**Records for the exercise:**
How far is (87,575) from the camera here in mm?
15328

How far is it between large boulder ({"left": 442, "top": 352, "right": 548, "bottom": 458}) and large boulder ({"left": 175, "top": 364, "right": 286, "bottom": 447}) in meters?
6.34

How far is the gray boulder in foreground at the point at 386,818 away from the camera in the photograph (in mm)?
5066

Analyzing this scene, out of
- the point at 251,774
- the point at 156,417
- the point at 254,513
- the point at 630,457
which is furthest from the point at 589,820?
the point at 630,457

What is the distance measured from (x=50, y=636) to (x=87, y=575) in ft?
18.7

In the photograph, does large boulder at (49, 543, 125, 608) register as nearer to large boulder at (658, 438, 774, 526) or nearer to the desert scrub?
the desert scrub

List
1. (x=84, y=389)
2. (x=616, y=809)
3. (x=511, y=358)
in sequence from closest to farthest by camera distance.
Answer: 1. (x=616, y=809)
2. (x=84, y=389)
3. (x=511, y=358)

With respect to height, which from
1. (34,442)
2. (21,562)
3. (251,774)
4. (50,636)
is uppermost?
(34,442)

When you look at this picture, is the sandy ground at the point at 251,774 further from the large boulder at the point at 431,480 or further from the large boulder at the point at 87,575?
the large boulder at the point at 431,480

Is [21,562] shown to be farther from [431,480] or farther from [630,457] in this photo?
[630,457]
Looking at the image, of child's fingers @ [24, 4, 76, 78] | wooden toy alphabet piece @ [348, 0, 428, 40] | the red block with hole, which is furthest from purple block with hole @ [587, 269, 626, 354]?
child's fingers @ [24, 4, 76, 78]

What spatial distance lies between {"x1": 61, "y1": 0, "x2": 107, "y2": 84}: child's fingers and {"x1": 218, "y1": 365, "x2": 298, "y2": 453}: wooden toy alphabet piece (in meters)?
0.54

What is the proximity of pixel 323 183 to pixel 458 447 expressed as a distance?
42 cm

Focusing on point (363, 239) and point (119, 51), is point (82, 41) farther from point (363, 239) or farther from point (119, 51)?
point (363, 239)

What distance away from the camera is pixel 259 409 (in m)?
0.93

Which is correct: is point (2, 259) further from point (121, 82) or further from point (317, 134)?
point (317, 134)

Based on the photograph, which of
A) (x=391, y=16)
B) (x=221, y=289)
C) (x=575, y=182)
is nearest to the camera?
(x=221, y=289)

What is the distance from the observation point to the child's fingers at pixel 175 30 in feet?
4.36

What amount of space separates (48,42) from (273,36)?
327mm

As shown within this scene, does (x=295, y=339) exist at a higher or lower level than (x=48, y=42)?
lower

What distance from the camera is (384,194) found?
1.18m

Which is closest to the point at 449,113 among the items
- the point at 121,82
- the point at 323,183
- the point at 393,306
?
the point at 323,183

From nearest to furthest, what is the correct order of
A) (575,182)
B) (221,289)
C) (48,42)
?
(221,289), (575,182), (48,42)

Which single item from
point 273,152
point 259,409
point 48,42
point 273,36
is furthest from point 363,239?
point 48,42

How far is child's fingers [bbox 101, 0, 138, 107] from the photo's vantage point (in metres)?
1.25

**The task:**
Word for word, write out the data.

**Result of the exercise:**
How far is (87,575) from the camera here in mm?
15328

How far is it between large boulder ({"left": 442, "top": 352, "right": 548, "bottom": 458}) and large boulder ({"left": 175, "top": 364, "right": 286, "bottom": 447}) in meters?
6.34

How far is the gray boulder in foreground at the point at 386,818 away from the camera in the photograph (in mm)?
5066

Analyzing this scene, out of
- the point at 251,774
- the point at 156,417
- the point at 254,513
- the point at 630,457
which is furthest from the point at 589,820?
the point at 630,457

What is the distance measured from (x=50, y=636) to (x=87, y=575) in ft?
18.7

In the photograph, does large boulder at (49, 543, 125, 608) register as nearer to large boulder at (658, 438, 774, 526) or nearer to the desert scrub?
the desert scrub

List
1. (x=84, y=389)
2. (x=616, y=809)
3. (x=511, y=358)
in sequence from closest to farthest by camera distance.
Answer: 1. (x=616, y=809)
2. (x=84, y=389)
3. (x=511, y=358)

With respect to height, which from
1. (34,442)
2. (21,562)
3. (251,774)
4. (50,636)
is uppermost?
(34,442)

When you look at this picture, is the sandy ground at the point at 251,774 further from the large boulder at the point at 431,480 or further from the large boulder at the point at 87,575?
the large boulder at the point at 431,480

Is [21,562] shown to be farther from [431,480] or farther from [630,457] in this photo?
[630,457]
Looking at the image, of child's fingers @ [24, 4, 76, 78] | wooden toy alphabet piece @ [348, 0, 428, 40] | the red block with hole, which is furthest from purple block with hole @ [587, 269, 626, 354]?
child's fingers @ [24, 4, 76, 78]

What spatial distance lies between {"x1": 61, "y1": 0, "x2": 107, "y2": 84}: child's fingers and {"x1": 218, "y1": 365, "x2": 298, "y2": 453}: wooden toy alphabet piece (in meters)?
0.54

What is the proximity of pixel 323 183 to pixel 458 447 expressed as a distance?
42 cm

Focusing on point (363, 239) and point (119, 51), is point (82, 41) farther from point (363, 239) or farther from point (119, 51)?
point (363, 239)

What distance away from the camera is pixel 259 409 (in m)?
0.93

Which is correct: is point (2, 259) further from point (121, 82) or further from point (317, 134)?
point (317, 134)

Based on the photograph, which of
A) (x=391, y=16)
B) (x=221, y=289)
C) (x=575, y=182)
is nearest to the camera?
(x=221, y=289)

What is the distance from the observation point to the child's fingers at pixel 175 30 in feet?
4.36

What amount of space separates (48,42) from (273,36)?
327mm

As shown within this scene, does (x=295, y=339) exist at a higher or lower level than (x=48, y=42)?
lower

What distance from the camera is (384,194) found?
1.18m

Which is closest to the point at 449,113 among the items
- the point at 121,82
- the point at 323,183
- the point at 393,306
?
the point at 323,183

From nearest to furthest, what is the correct order of
A) (575,182)
B) (221,289)
C) (48,42)
?
(221,289), (575,182), (48,42)

Which single item from
point 273,152
point 259,409
point 48,42
point 273,36
is furthest from point 363,239?
point 48,42

How far is child's fingers [bbox 101, 0, 138, 107] from the photo's vantage point (in metres)?
1.25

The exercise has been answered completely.